Do you have a data rubbish dump, or a treasure trove?

Back in 2018, IDC predicted that by 2025, the Global Datasphere would have grown from 33 zettabytes to 175 zettabytes. Arcserve predicted 200 zettabytes, and Statista 180 zettabytes. Now, with 328.77 million terabytes of data being created daily in 2024, Statista’s prediction looks to be on the money.

While that’s all very impressive, what’s probably of more interest to most of us is what form that data will take. Why? Because data falls into two camps. 1. Structured and immediately useful, and 2. Unstructured, and due to its raw, unprocessed, and often chaotic nature, challenging to utilise.

According to IDC, 90% of business data is unstructured – and consists of customer contracts, employee handbooks, product specs, video, imagery, IoT sensor data – and more. Only 46% of companies report that they analyse their unstructured data to extract value from it – and less than half of it at that.

The problem with unstructured data

Structured data, with its standardised format, is a low-hanging fruit, ripe for transformation into business insights. So, its value is readily appreciated.

Whereas, by its very nature, unstructured data isn’t easy to search or sort – and, more often than not, is sprawled across an organisation in siloes. But given the wealth (and breadth) of information it represents, it’s also immensely valuable – just harder to access.

Stockpiling unstructured data, with its sensitive customer, company, and employee information, has inherent dangers, starting with security. In its report on unstructured data, CIO Dive says, ‘idle data’ brings higher costs: “Costs associated with security breaches double for companies with more unstructured data.”

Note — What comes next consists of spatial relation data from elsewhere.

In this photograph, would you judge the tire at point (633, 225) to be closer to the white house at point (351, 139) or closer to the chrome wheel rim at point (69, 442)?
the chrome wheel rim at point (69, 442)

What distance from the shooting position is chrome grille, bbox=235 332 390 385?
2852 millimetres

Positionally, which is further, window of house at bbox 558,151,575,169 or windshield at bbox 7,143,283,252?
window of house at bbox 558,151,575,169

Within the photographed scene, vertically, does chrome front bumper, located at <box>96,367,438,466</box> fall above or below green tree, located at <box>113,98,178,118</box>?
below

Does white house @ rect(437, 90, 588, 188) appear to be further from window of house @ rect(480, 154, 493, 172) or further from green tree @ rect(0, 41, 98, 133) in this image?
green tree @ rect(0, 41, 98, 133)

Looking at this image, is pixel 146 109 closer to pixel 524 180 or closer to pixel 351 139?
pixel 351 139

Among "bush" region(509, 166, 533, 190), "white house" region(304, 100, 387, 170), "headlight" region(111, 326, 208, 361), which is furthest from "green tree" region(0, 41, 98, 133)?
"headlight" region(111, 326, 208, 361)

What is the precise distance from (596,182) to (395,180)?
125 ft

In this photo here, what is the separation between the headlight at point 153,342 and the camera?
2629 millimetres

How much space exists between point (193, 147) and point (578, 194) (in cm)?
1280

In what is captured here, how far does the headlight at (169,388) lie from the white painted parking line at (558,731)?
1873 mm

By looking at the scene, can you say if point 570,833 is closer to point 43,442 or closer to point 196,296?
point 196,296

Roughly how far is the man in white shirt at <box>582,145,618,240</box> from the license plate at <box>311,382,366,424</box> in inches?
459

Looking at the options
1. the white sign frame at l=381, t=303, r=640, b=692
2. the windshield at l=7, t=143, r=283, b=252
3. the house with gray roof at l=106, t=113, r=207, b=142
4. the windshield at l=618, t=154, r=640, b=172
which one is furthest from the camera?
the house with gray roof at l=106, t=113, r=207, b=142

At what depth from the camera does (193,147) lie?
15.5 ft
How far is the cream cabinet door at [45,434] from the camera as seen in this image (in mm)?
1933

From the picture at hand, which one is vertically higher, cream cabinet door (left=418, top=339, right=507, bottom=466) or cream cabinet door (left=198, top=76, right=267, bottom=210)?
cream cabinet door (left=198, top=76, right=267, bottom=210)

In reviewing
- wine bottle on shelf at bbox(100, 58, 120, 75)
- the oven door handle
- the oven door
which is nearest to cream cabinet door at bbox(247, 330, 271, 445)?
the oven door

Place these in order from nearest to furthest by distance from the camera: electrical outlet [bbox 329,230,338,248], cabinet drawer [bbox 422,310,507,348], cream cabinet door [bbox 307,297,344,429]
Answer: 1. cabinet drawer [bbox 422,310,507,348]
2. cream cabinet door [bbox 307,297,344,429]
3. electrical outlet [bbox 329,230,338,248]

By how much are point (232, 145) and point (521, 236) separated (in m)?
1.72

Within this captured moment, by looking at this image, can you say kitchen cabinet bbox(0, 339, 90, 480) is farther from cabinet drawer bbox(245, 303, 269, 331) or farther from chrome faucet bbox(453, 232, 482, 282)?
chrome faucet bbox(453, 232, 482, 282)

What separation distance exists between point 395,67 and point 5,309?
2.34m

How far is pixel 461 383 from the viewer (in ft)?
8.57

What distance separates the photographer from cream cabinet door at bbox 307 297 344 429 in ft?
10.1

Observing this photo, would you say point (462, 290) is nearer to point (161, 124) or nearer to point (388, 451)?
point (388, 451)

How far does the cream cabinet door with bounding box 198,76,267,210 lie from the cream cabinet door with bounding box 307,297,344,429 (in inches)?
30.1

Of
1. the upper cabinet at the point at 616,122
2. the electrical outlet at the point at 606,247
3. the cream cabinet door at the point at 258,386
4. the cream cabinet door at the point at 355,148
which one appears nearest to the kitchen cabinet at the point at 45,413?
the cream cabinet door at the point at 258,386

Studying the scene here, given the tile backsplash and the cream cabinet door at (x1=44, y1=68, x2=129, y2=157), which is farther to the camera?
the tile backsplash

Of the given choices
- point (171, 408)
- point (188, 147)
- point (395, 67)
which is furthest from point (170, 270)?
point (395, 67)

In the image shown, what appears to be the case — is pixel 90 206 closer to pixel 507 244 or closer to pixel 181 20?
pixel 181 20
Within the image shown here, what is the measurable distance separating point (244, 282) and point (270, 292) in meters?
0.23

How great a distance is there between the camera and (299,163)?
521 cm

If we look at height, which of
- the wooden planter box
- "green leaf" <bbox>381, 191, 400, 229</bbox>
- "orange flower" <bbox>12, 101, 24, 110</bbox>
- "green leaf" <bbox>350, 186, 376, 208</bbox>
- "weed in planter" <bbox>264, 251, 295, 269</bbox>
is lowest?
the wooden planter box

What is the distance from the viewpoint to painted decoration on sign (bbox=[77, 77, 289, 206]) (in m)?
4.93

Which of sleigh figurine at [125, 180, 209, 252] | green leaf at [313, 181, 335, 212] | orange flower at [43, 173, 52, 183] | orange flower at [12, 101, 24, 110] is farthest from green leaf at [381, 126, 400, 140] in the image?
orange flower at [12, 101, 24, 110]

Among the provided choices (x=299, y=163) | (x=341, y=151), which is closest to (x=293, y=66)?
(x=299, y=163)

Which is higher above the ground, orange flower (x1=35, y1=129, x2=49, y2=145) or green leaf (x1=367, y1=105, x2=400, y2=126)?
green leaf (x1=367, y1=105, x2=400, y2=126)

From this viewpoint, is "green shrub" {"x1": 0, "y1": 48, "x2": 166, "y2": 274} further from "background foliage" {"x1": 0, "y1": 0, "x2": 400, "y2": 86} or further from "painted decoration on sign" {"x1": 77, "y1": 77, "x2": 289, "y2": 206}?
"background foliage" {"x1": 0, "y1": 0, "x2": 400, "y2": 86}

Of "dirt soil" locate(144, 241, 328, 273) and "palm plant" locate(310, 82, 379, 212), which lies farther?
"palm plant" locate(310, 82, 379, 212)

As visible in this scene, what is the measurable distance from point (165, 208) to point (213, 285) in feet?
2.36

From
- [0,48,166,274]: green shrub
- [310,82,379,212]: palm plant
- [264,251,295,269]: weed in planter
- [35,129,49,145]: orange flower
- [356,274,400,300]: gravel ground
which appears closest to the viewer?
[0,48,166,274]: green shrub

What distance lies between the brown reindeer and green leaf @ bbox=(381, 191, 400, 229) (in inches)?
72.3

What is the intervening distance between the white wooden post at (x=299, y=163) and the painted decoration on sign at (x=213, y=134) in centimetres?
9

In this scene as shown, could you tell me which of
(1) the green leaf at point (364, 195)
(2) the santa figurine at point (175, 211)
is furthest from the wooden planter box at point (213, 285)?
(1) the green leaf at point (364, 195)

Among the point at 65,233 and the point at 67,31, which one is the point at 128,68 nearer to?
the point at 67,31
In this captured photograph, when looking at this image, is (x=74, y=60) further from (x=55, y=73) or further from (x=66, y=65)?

Then, there is the cost of storing unstructured data. Logic dictates that as storage costs grow, so must budgets for storage and management. With 38% of businesses already saying that data costs are too high or unpredictable, allocating a hard-won budget to data you will potentially never use can be a bitter pill.

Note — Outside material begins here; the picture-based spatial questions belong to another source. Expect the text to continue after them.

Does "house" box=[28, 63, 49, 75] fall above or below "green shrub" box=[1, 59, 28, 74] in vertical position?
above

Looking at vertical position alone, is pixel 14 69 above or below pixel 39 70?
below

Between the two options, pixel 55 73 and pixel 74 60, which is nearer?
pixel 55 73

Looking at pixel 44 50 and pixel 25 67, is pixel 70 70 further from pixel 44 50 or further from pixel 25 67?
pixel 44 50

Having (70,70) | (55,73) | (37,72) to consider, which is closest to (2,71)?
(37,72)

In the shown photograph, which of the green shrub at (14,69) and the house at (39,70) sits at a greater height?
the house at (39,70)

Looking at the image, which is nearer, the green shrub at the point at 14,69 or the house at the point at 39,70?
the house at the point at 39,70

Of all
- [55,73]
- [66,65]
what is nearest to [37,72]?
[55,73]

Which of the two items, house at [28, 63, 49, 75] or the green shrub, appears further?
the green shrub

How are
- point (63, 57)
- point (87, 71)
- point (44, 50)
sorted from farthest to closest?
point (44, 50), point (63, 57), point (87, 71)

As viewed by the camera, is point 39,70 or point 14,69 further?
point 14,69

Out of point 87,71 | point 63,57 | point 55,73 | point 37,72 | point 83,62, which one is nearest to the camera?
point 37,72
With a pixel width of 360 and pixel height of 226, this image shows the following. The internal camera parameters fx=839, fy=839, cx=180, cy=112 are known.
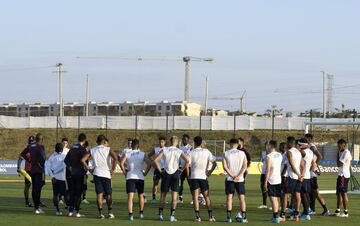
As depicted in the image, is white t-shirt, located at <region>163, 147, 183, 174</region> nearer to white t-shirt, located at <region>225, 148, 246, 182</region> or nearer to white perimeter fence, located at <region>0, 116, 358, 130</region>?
white t-shirt, located at <region>225, 148, 246, 182</region>

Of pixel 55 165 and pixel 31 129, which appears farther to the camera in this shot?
pixel 31 129

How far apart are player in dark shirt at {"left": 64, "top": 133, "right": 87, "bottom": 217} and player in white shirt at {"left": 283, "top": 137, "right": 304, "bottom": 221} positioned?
513 cm

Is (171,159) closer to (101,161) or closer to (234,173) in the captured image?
(234,173)

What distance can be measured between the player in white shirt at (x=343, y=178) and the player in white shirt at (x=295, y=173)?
1898 millimetres

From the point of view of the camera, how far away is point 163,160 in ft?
67.5

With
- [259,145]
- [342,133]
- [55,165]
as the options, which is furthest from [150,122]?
[55,165]

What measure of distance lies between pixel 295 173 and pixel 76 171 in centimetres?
549

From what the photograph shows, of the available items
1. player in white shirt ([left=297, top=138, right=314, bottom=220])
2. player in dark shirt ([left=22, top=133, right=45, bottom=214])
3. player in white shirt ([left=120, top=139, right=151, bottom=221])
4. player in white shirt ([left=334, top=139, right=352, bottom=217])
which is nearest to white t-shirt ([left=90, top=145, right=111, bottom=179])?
player in white shirt ([left=120, top=139, right=151, bottom=221])

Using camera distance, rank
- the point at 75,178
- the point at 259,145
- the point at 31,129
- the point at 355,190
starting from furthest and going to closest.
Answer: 1. the point at 31,129
2. the point at 259,145
3. the point at 355,190
4. the point at 75,178

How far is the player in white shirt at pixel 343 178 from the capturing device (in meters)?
22.2

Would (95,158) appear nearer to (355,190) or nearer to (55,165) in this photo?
(55,165)

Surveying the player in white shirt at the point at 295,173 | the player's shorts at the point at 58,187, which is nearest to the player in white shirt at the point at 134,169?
the player's shorts at the point at 58,187

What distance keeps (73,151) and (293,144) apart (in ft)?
18.1

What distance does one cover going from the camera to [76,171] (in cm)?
2120
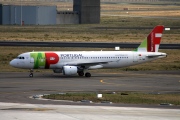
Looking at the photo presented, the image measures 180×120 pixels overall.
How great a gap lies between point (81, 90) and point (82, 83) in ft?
20.3

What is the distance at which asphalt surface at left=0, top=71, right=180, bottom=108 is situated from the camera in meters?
53.8

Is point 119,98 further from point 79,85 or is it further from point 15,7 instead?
point 15,7

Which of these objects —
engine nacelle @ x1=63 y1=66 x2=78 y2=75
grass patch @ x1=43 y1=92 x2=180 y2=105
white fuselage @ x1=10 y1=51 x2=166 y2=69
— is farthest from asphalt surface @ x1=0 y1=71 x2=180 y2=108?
grass patch @ x1=43 y1=92 x2=180 y2=105

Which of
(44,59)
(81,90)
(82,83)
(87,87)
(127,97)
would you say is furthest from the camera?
(44,59)

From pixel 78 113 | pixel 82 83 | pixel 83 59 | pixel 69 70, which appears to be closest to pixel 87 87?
pixel 82 83

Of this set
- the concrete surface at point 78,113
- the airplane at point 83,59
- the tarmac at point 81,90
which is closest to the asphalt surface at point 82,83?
the tarmac at point 81,90

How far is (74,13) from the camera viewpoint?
173 meters

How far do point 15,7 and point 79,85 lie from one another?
104 m

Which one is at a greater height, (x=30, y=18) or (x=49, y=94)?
(x=30, y=18)

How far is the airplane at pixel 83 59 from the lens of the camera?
68562 mm

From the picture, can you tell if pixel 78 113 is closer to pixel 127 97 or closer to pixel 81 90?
pixel 127 97

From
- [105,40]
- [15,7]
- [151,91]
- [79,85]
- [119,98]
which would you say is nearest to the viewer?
[119,98]

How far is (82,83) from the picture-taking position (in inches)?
2458

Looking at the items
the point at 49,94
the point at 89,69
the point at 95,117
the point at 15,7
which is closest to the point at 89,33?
the point at 15,7
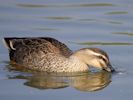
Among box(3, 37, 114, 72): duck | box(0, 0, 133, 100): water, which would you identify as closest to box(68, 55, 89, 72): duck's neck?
box(3, 37, 114, 72): duck

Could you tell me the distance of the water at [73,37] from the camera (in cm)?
1246

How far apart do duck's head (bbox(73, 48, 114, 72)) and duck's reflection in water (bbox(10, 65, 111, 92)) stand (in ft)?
0.48

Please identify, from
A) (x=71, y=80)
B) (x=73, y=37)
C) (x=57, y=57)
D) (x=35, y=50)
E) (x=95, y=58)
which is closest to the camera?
(x=71, y=80)

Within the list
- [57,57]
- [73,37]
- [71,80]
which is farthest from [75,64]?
[73,37]

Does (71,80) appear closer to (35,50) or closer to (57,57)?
(57,57)

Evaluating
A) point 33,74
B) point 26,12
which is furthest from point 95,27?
point 33,74

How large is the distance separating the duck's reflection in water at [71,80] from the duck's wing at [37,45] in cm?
58

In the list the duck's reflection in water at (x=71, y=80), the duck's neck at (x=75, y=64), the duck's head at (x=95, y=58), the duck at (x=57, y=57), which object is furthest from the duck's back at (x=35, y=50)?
the duck's reflection in water at (x=71, y=80)

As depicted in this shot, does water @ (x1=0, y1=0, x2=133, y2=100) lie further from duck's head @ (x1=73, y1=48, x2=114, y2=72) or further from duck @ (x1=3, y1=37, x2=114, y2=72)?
duck @ (x1=3, y1=37, x2=114, y2=72)

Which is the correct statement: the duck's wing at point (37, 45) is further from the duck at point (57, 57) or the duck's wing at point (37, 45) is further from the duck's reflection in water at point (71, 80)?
the duck's reflection in water at point (71, 80)

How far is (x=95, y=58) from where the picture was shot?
1399 cm

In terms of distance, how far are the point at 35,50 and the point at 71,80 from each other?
4.30 ft

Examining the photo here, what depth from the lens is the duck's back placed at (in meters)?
14.2

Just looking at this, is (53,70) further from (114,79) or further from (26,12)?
(26,12)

Data sprawl is also the enemy of efficiency as employees manually input data from multiple, decentralised sources. Time and time again.

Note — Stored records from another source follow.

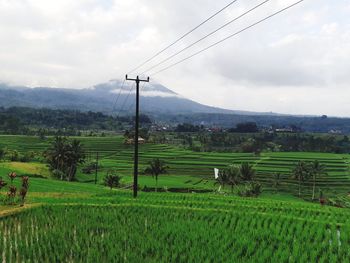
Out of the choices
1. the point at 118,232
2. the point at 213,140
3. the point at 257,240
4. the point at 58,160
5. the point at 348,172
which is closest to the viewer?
the point at 257,240

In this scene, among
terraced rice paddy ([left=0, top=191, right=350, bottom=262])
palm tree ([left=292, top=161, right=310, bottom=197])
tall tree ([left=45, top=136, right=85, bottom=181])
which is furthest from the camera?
palm tree ([left=292, top=161, right=310, bottom=197])

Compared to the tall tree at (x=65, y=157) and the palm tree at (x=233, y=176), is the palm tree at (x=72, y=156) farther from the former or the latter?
the palm tree at (x=233, y=176)

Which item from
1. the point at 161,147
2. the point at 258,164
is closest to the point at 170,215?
the point at 258,164

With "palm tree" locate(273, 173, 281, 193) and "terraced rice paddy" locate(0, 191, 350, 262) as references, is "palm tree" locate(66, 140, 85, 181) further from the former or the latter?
"terraced rice paddy" locate(0, 191, 350, 262)

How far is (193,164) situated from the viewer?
398 ft

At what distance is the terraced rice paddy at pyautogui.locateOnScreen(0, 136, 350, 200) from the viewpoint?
9662cm

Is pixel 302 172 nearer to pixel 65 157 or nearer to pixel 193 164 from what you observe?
pixel 193 164

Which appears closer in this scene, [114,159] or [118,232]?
[118,232]

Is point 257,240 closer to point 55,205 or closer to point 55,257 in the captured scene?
point 55,257

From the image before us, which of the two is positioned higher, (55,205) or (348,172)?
(55,205)

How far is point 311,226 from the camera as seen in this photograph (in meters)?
23.7

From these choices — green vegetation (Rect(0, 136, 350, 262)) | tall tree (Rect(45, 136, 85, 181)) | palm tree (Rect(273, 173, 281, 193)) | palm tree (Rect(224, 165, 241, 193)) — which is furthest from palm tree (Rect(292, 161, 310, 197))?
green vegetation (Rect(0, 136, 350, 262))

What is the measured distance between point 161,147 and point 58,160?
68.7 meters

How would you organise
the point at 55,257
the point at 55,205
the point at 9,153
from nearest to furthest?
1. the point at 55,257
2. the point at 55,205
3. the point at 9,153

Given all the challenges, it’s no surprise that 88% of organisations agree that data sprawl makes data management hard and complicates implementing an end-to-end data strategy.

So, why hang on to it?

Despite the cost, few are willing to discard that precious (if underutilised) unstructured data – with most organisations saying that if the cost weren’t a factor, they’d like to keep their data longer.

But why?

  • Never say no to an opportunity. You can count on the data you never got around to analysing costing you that edge you so desperately wanted. Or significantly improve the customer experience and, as a result, cement their lifetime loyalty. No one wants to be the person responsible for deciding to bin it.  
  • Compliance caution. Unstructured data poses a massive compliance problem for many. Perhaps a big part of the problem is that 96% of organisations with mostly siloed unstructured data don’t know what information lies hidden in that sprawl (whereas of those who have centralised their unstructured data, 98% know exactly what lies beneath the chaos). The crux of it is that if you don’t know what’s in your unstructured data or where it is, you can’t be sure you’re effectively complying with the regulatory standards that govern your business. So, unless you have centralised your unstructured data and got to grips with what you have, it’s safer to hang on to all your data.
  • AI (artificial intelligence). Harnessing the power of AI is an opportunity that forward-thinking organisations should ignore at their peril. However, if you’re already a convert, you need to get your unstructured data firmly under control with a centralised approach to content. As observed by IDC, while 84% of businesses are already using or exploring AI, “given that LLMs (large language models) are trained on unstructured data, IT leaders can only leverage the power of AI once they have a strategy to manage and secure their data on a single platform.”

Who in your organisation ‘owns’ all this unstructured data anyway?

Answer: Your CDO (chief data officer), aka chief data and analytics officer or just chief analytics officer. Whereas your CIO is typically more focused on technology, your CDO is charged with developing and implementing your data strategy.

While an evolving and relatively new C-suite role, the CDO mantra is ‘data-driven success.’ Part of the CDO’s role, says CIO.com, is to “‘break down silos and change the practice of data hoarding in individual company units.”

With IDC reporting that companies that used their unstructured data in the past 12 months experienced “improved customer satisfaction, data governance and regulatory compliance, among other positive outcomes,” the CDO role is a big step in the right direction.  

With most (93%) CDOs agreeing that AI success is a high priority, it’s no surprise that adding analytics and AI to their portfolio is regarded as a key step to success. As is driving value by transforming and curating data (both structured and unstructured), to make it easier to succeed with generative AI.

And as LLMs are powered by unstructured data, it’s clear that one person’s data rubbish dump is a CDO’s carefully curated treasure trove.